**** Supplied data

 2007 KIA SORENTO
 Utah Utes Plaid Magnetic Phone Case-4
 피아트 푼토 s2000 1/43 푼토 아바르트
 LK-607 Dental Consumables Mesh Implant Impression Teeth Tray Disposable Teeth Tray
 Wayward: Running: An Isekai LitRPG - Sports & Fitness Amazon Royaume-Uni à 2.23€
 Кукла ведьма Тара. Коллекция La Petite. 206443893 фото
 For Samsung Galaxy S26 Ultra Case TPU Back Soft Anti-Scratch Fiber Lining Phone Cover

********
**** Supplied data

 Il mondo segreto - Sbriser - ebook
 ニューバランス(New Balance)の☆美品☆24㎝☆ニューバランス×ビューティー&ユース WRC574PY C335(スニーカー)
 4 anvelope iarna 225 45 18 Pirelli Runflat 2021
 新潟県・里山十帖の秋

********

### Task requirements
Return only the number of lines in the entries above that contain the word "Phone".

### Answer to this problem
2